Records for processing -
· · · ·

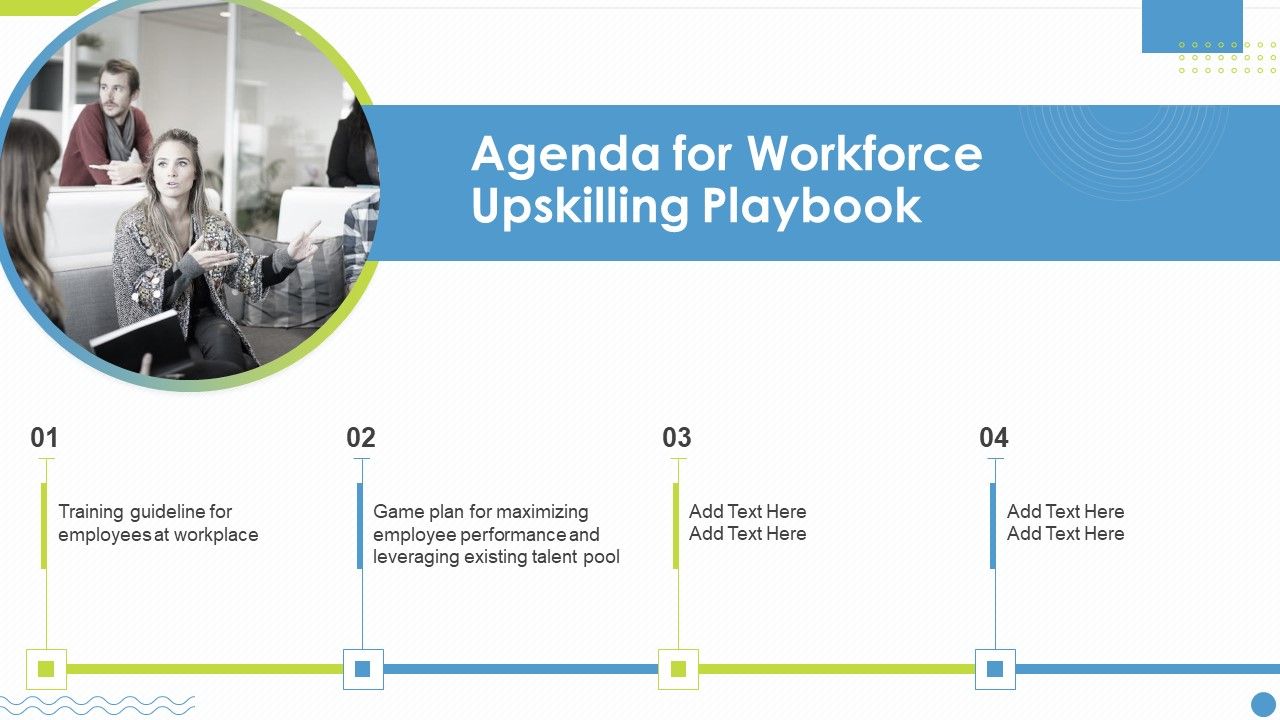 Agenda for Workforce Upskilling Playbook

01

Training guideline for employees at workplace

02

Game plan for maximizing employee performance and leveraging existing talent pool

03

Add Text Here
Add Text Here

04

Add Text Here
Add Text Here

· · · ·

Required action - Would it be possible to copy the material exactly, excluding the images?

Answer box -
 Agenda for Workforce Upskilling Playbook

01

Training guideline for employees at workplace

02

Game plan for maximizing employee performance and leveraging existing talent pool

03

Add Text Here
Add Text Here

04

Add Text Here
Add Text Here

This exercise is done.